Su-25BY: a tactic, not an objective
Minsk is interested in securing a slice of the Russian defence budget. Aircraft may be the mechanism.
On February 17th, during a meeting with Vladimir Putin, Lukashenka announced his intention to begin production of Su-25 attack aircraft in Belarus (although he made a reservation when he mentioned the old MiG-25 Soviet fighters, discontinued 40 years ago).
Minsk has longstanding aviation ambitions. In 2013, there was a plan to begin production of helicopters at the Orsha Aircraft Repair Plant, at that time majority owned by the Ukrainian company MSB (“Motor Sich”). Certification of these machines was expedited, and senior officials attended demonstration flights.
Following the start of the Russian-Ukrainian war in 2014, Kyiv imposed sanctions on supplying military equipment to Russia, prompting Minsk to formulate plans to relocate Ukrainian aviation production to Belarus to serve the Russian market. In April 2014, Lukashenka declared his intention to take advantage of the situation and establish Belarusian production of helicopters and other aircraft using Ukrainian technologies.
As for resuming production of the Su-25, the last production aircraft rolled off the Russian assembly line in 1992. Upgrades have been considered but always assessed as uneconomic or impractical. A hypothetical Belarusian attack aircraft based on this design self-evidently only has commercial prospects if it is mass-produced for the Russian army.
Meanwhile, the production of combat aircraft in Russia has fallen by two-thirds since 2014. As the financial position of the Russian Federation worsens, and foreign markets remain closed to the Russian military-industrial complex due to Western sanctions, one can expect intense competition between Russian manufacturers for defence orders; there may be no place for a Belarusian manufacturer. It is unlikely that Lukashenka fails to understand this.

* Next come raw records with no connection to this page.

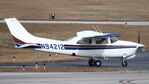 N94212 @ KPDK - Cessna 210L - by AviationLover50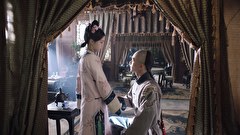 凌雲伝～愛と陰謀の後宮～　第３話　「秘められた過去」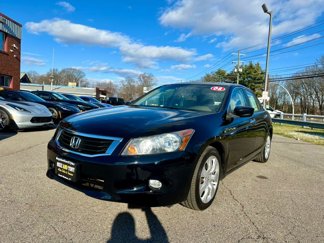 Used 2008 Honda Accord EX-L image 1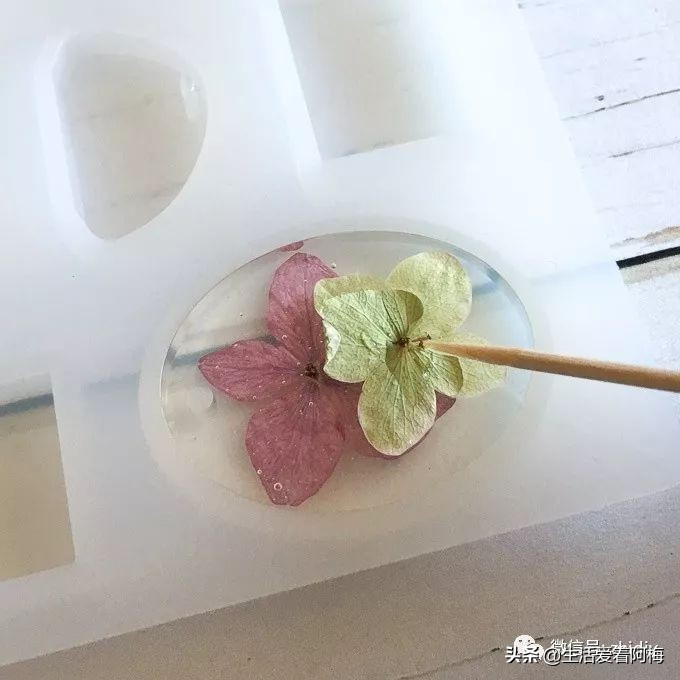 diy手工滴胶都需要准备什么,滴胶手工入门教程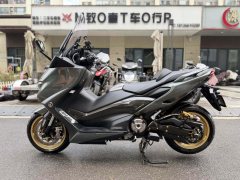 Yamaha TMAX 560 cc - ფოტო 2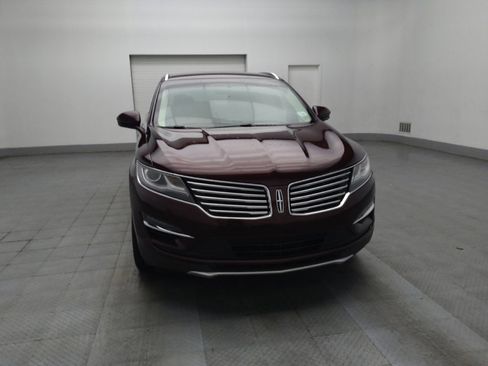 Used 2017 Lincoln MKC Select w/ Select Plus Package FWD image 14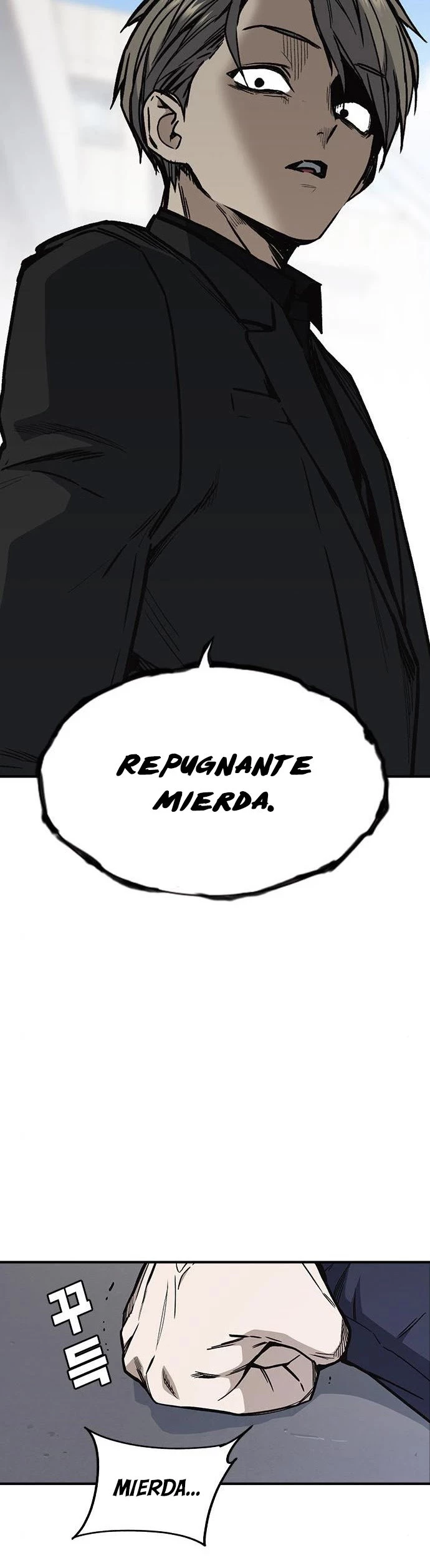 Grupo de Estudio Capítulo 126 - Page 12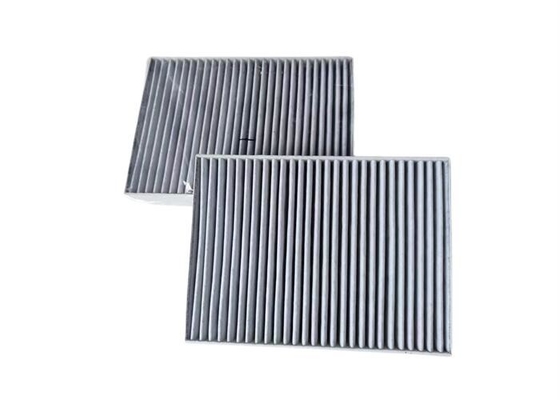 تعویض فیلتر هوای کربن فعال E2980LC 7P0819631 کابین خودرو VW PORSCHE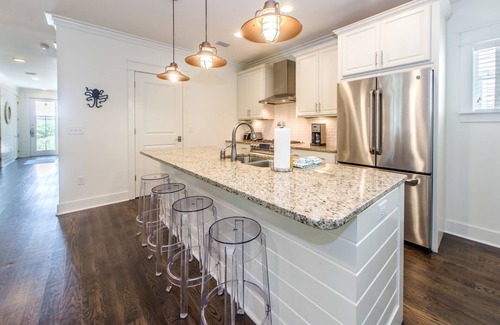 WaterSound West Beach House | ☀️WaterSound 30A-Bikes-Pool-Anchors Up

On the one hand, a statement regarding the production of the Su-25 in Belarus is a political gesture of support for the Kremlin and, on the other, a negotiating tactic to achieve greater participation of the Belarusian aircraft industry in the Russian market. Western sanctions have closed foreign markets to the Belarusian and Russian military-industrial complexes. These announcements are about money; planes are just an excuse.